LE JEU DE L’AMOUR ET DU HASARD

concert orchestre

ÉGLISE SAINT CORNÉLY
Place de l’Eglise
Carnac (centre bourg)

jeudi 4 septembre | 19H

Dimitri Malignan, piano
N.N., clarinette
Orchestre du Festival
Clément Mao – Takacs, direction

PROGRAMME

WOLFGANG AMADEUS MOZART
Concerto n°21 pour piano et orchestre KV 467

WOLFGANG AMADEUS MOZART
Concerto pour clarinette et orchestre KV 622

Un concert de concertos, un tutti de concerti : quel choix pour le début de la partie « orchestrale » du festival !

Trop souvent le concerto est un combat, avec d’un côté un ou plusieurs solistes, et de l’autre l’orchestre. Mais penchons-nous un peu sur cette forme, car elle nous raconte une autre histoire.

S’il y a parfois des affrontements entre l’individu et la foule, le concerto ressemble plutôt au théâtre grec, montrant un personnage tragique ou comique dont les actes et les paroles sont préparées, reprises, commentées par le chœur. Plus qu’une opposition de principe, le concerto nous donne à entendre des nuances de perception : une même phrase musicale sonne différemment jouée à l’orchestre ou par un instrument soliste.

Mieux, le concerto propose un modèle de société, où le personnage principal apprend à céder la parole à d’autres, à simplement accompagner : solo et tutti ne cessent d’échanger leurs rôles. Cela demande de la clairvoyance, de la patience, de l’humilité, et des connaissances pour distinguer ce qui relève du seul soutien et ce qui est Hauptstimme (voix principale).

Au pays du concerto, il n’y a pas de líder maximo : on va ensemble bon gré mal gré, on essaye d’aller ensemble dans une même direction. C’est un effort collectif, un mouvement qui n’exclut pas de penser par soi-même ou d’avoir des sensibilités différentes : rien à voir avec ces partis politiques qui verrouillent l’expression et ne veulent que matraquer les mêmes éléments de langage ad nauseam. « Un pour tous, tous pour un » : voilà qui pourrait être la devise du concerto, et cet élan général n’empêche pas les individualités de s’exprimer librement, dans une fédération de bonnes volontés.

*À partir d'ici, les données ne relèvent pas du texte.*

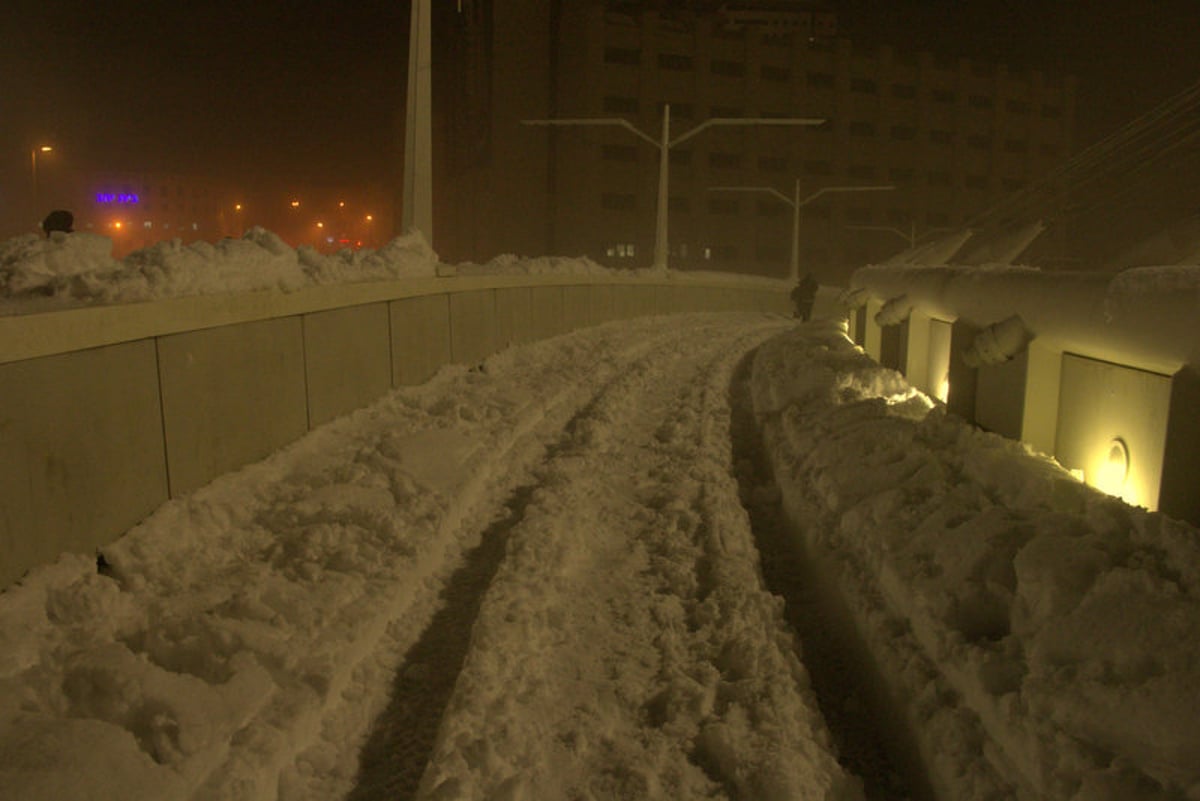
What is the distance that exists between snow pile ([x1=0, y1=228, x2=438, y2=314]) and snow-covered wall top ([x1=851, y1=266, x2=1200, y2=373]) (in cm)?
533

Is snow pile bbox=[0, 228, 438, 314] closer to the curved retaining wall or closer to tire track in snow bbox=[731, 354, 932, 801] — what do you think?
the curved retaining wall

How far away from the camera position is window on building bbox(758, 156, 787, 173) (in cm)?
6691

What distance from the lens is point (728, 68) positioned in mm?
65625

Le concerto est le lieu du doute et de la surprise : on peut régler tout ce que l’on veut en répétition, au moment du concert, il faut accepter ce qui advient, voire ce qui survient : la grâce, la bifurcation, l’inspiration, l’énergie collective, les variations d’intensité de l’attention…

Un concerto, c’est un petit opéra sans paroles d’une trentaine de minutes, empli de drames joyeux ou de farces tragiques ; mais combien de choses sont dites et que d’émotions s’expriment dans ce court espace-temps ! Le cinéma ne s’y est pas trompé, lui qui aime tant piller son grand-père l’opéra, et nombre de bandes originales reposent sur l’utilisation de mouvements de concertos.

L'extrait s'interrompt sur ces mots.